O segundo motivo que torna animadoras as novas manifestações é a necessidade de estabelecer uma nova agenda no governo — em especial, com vistas a 2026. A resignação à correlação de forças existente significou, também, o declínio da imaginação política. Tomem-se como exemplo dois fatos centrais nesta semana. Diante do colapso no abastecimento de energia em São Paulo, provocado pela privatização e imposição da lógica do lucro máximo, o governo federal hesita. Mantém em curso a renovação das concessões a empresas-parasitas como a Enel, sem sequer cogitar a renacionalização. Em outra frente, prepara-se para selar, entre Mercosul e União Europeia, um acordo comercial que, conforme demonstra o economista Paulo Nogueira Batista Jr., aprofunda a regressão produtiva do país — no exato momento em que se desenvolve uma transformação tecnológica…
Num discurso recente, o próprio Lula reconheceu que a dinâmica do poder instituído leva os governantes a se afastar das bases populares que os elegem e a se afeiçoar a quem os desvia. As ruas são, precisamente, o fator capaz de sacudir esta dupla submissão — aos enquadramentos institucionais e às pautas da desigualdade.
Por fim, mas talvez a síntese do que mais importa, as manifestações sugeriram o possível reencontro da esquerda com o antissistema. As ruas foram convocadas contra o Legislativo, dominado por uma maioria conservadora e fisiológica. No Rio, Caetano abriu sua participação cantando Poderes Poderes. Eram inúmeros os cartazes que aludiam à ilegitimidade de um poder que não se envergonha de proteger a si próprio e à rapina das elites (Congresso inimigo do povo!).

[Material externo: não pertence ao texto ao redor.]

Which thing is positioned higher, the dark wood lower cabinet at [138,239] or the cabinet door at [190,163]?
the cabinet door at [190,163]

Esta inclinação coincide, aliás, com os resultados de uma pesquisa qualitativa recém-finalizada pelo Observatório Político Eleitoral (Opel) da UFRJ, em parceria com o Núcleo Ypykuera. Conduzida entre agosto e setembro, com grupos de pessoas que votaram em Lula em 2022 e estão decididas a fazê-lo de novo em 2026, ela mostra uma atitude surpreendente para quem se acostumou a associar o apoio ao presidente à moderação política. Os participantes da pesquisa estão com sangue nos olhos, diante daqueles a quem Lula chamou, certa vez, de “picaretas com anel de doutor”. 32% julgam que os políticos “atuam em causa própria”; 17% que “são corruptos”; 14% que “são corrompidos pelo sistema”, 8% que “não cumprem o que prometem” e apenas 8% que “lutam pelo trabalhador”… Indagados acerca de sua avaliação sobre o “centro” político, 57% associam-no a “oportunismo” e 21% a “direita disfarçada” — somente 4% a “mistura de direita e esquerda”. É provável que este ânimo explique o forte apelo representado pelos atos que execram aqueles que foram tratados pelo atual presidente, em seu terceiro mandato, com enorme deferência.

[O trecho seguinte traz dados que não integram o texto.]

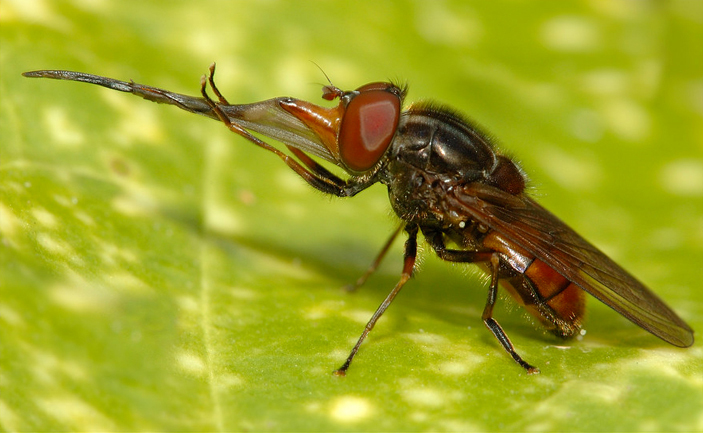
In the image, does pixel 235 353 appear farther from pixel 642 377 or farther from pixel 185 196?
pixel 642 377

Em tempos de crise, quando a própria segurança oferecida pela ordem mostra-se frágil e traiçoeira, nada mais importante do que apresentar-se como portador de um novo horizonte político — e da crítica ao status quo. Devido a uma espécie de W.O da esquerda, esta bandeira tem sido arrebatada, no Ocidente, pela ultradireita. É animador perceber a possibilidade real de uma mudança nesta cena.

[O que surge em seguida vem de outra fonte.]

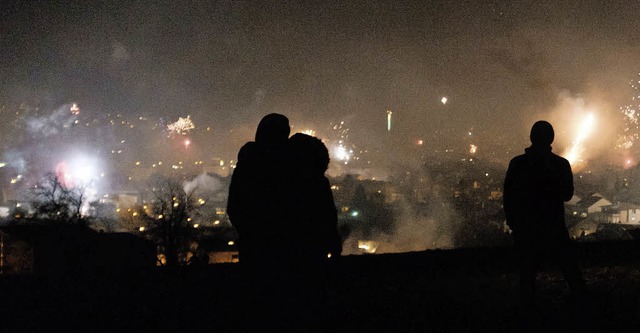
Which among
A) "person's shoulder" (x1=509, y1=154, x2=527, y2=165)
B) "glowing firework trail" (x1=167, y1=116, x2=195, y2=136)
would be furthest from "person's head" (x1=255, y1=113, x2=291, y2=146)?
"glowing firework trail" (x1=167, y1=116, x2=195, y2=136)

E é importante notar que, caso se mantenha e aprofunde, este esboço de postura antissistema pode ser decisivo também nas eleições para o Congresso. Há muito, elas são um terreno ou para o fisiologismo (em que o Centrão nada de braçadas) ou para um discurso que, tirando proveito do descrédito nos políticos, propõe como saídas a destruição da democracia e a valorização dos “homens fortes”.
O importante é que surja, a partir do discurso embrionário contra o elitismo do Parlamento, uma crítica politizante. Significaria propor uma faxina no Congresso, livrando-o dos privilégios, do fisiologismo, da autoblindagem e — em especial — da defesa dos interesses do poder e do dinheiro. Em suma, dos podres poderes. Significaria lançar uma espécie de plataforma popular mínima, capaz de unificar dezenas de candidaturas no país e de transformar as eleições numa disputa de projetos.
Estamos prontos para isso? As manifestações deste domingo dão motivos para esperanças.